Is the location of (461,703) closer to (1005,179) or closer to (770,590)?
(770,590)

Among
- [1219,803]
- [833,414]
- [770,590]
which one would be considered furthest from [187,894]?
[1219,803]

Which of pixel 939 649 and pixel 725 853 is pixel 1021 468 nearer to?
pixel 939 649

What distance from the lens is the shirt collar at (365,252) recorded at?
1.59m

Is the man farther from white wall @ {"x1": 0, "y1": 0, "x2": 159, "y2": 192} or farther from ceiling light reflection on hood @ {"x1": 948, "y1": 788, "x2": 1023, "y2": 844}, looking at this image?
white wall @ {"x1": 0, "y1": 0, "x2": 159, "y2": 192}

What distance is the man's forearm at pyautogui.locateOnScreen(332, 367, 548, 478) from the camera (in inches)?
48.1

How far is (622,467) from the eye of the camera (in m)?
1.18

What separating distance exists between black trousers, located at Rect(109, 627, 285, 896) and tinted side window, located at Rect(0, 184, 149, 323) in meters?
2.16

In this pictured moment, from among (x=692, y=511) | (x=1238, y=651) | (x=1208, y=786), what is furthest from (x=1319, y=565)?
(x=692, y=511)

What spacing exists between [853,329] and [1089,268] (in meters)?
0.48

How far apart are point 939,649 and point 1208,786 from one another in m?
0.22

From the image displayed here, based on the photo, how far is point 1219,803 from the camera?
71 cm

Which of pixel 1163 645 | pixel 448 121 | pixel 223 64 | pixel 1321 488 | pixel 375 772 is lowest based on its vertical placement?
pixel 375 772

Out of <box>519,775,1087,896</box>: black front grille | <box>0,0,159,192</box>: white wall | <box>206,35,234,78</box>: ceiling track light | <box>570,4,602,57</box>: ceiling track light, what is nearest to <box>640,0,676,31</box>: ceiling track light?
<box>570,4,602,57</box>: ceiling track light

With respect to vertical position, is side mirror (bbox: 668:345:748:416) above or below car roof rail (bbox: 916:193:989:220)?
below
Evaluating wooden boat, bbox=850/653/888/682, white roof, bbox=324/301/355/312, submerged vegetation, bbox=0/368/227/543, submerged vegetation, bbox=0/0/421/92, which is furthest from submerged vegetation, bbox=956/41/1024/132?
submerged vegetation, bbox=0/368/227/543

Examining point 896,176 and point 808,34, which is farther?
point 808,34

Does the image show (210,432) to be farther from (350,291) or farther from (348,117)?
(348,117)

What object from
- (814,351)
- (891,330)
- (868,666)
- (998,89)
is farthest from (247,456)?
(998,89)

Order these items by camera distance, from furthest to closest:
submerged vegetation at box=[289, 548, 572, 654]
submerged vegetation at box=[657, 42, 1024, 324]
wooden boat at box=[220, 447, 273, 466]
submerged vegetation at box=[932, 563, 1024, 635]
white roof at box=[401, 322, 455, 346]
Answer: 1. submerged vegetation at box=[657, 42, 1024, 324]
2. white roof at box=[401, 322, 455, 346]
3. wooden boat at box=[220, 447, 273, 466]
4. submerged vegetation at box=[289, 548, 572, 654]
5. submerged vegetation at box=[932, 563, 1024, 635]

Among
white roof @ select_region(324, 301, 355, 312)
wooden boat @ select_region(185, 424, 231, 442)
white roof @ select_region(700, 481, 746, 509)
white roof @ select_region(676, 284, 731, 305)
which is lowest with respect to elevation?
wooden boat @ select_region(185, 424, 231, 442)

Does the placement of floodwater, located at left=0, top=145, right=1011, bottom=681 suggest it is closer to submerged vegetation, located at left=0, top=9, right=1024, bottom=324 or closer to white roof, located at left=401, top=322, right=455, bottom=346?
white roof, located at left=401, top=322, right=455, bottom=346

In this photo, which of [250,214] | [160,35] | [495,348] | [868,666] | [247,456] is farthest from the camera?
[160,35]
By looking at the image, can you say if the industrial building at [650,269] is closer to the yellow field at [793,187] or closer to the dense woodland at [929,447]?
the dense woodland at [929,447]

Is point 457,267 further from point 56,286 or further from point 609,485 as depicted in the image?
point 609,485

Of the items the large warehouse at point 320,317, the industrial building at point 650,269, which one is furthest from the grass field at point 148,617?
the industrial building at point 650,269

+ + +

-- Instructions to follow --
Give every line of the records above as a JSON list of strings, one string per line, with blank lines left out.

-- Task output --
[
  "Is the location of (461,703) closer to (1005,179) or closer to (770,590)?",
  "(770,590)",
  "Among",
  "- [1219,803]",
  "- [833,414]",
  "- [770,590]",
  "which one would be considered furthest from [187,894]?",
  "[1219,803]",
  "Which of pixel 939 649 and pixel 725 853 is pixel 1021 468 nearer to?",
  "pixel 939 649",
  "What distance from the lens is the shirt collar at (365,252) recorded at?",
  "1.59m",
  "Is the man farther from white wall @ {\"x1\": 0, \"y1\": 0, \"x2\": 159, \"y2\": 192} or farther from ceiling light reflection on hood @ {\"x1\": 948, \"y1\": 788, \"x2\": 1023, \"y2\": 844}, looking at this image?",
  "white wall @ {\"x1\": 0, \"y1\": 0, \"x2\": 159, \"y2\": 192}",
  "What distance is the man's forearm at pyautogui.locateOnScreen(332, 367, 548, 478) from the camera (in inches)?",
  "48.1",
  "How far is (622,467) from the eye of the camera (in m)?",
  "1.18",
  "What separating distance exists between black trousers, located at Rect(109, 627, 285, 896) and tinted side window, located at Rect(0, 184, 149, 323) in meters?",
  "2.16",
  "In this pictured moment, from among (x=692, y=511) | (x=1238, y=651) | (x=1208, y=786), what is furthest from (x=1319, y=565)?",
  "(x=692, y=511)",
  "What spacing exists between [853,329] and [1089,268] (in meters)?",
  "0.48",
  "How far apart are point 939,649 and point 1208,786 from one another in m?",
  "0.22",
  "From the image displayed here, based on the photo, how far is point 1219,803 from the camera?",
  "71 cm",
  "Which of pixel 1163 645 | pixel 448 121 | pixel 223 64 | pixel 1321 488 | pixel 375 772 is lowest based on its vertical placement?",
  "pixel 375 772",
  "Out of <box>519,775,1087,896</box>: black front grille | <box>0,0,159,192</box>: white wall | <box>206,35,234,78</box>: ceiling track light | <box>570,4,602,57</box>: ceiling track light, what is nearest to <box>640,0,676,31</box>: ceiling track light?",
  "<box>570,4,602,57</box>: ceiling track light",
  "With respect to vertical position, is side mirror (bbox: 668:345:748:416) above or below car roof rail (bbox: 916:193:989:220)?",
  "below",
  "Evaluating wooden boat, bbox=850/653/888/682, white roof, bbox=324/301/355/312, submerged vegetation, bbox=0/368/227/543, submerged vegetation, bbox=0/0/421/92, which is furthest from submerged vegetation, bbox=956/41/1024/132?",
  "submerged vegetation, bbox=0/368/227/543",
  "Examining point 896,176 and point 808,34, which is farther?",
  "point 808,34",
  "Does the image show (210,432) to be farther from (350,291) or farther from (348,117)?",
  "(348,117)",
  "What object from",
  "- (814,351)",
  "- (891,330)",
  "- (868,666)",
  "- (998,89)",
  "is farthest from (247,456)?",
  "(998,89)",
  "Order these items by camera distance, from furthest to closest:",
  "submerged vegetation at box=[289, 548, 572, 654]",
  "submerged vegetation at box=[657, 42, 1024, 324]",
  "wooden boat at box=[220, 447, 273, 466]",
  "submerged vegetation at box=[932, 563, 1024, 635]",
  "white roof at box=[401, 322, 455, 346]",
  "Answer: 1. submerged vegetation at box=[657, 42, 1024, 324]",
  "2. white roof at box=[401, 322, 455, 346]",
  "3. wooden boat at box=[220, 447, 273, 466]",
  "4. submerged vegetation at box=[289, 548, 572, 654]",
  "5. submerged vegetation at box=[932, 563, 1024, 635]",
  "Among",
  "white roof @ select_region(324, 301, 355, 312)",
  "wooden boat @ select_region(185, 424, 231, 442)",
  "white roof @ select_region(700, 481, 746, 509)",
  "white roof @ select_region(676, 284, 731, 305)",
  "which is lowest with respect to elevation?",
  "wooden boat @ select_region(185, 424, 231, 442)",
  "Does the placement of floodwater, located at left=0, top=145, right=1011, bottom=681 suggest it is closer to submerged vegetation, located at left=0, top=9, right=1024, bottom=324 or closer to white roof, located at left=401, top=322, right=455, bottom=346?",
  "white roof, located at left=401, top=322, right=455, bottom=346",
  "In this photo, which of [250,214] | [160,35] | [495,348] | [868,666] | [247,456] is farthest from the camera?",
  "[160,35]",
  "By looking at the image, can you say if the industrial building at [650,269] is closer to the yellow field at [793,187] or closer to the dense woodland at [929,447]?",
  "the dense woodland at [929,447]",
  "Is point 457,267 further from point 56,286 or further from point 609,485 as depicted in the image?",
  "point 609,485",
  "Of the items the large warehouse at point 320,317, the industrial building at point 650,269, which one is furthest from the grass field at point 148,617?",
  "the industrial building at point 650,269"
]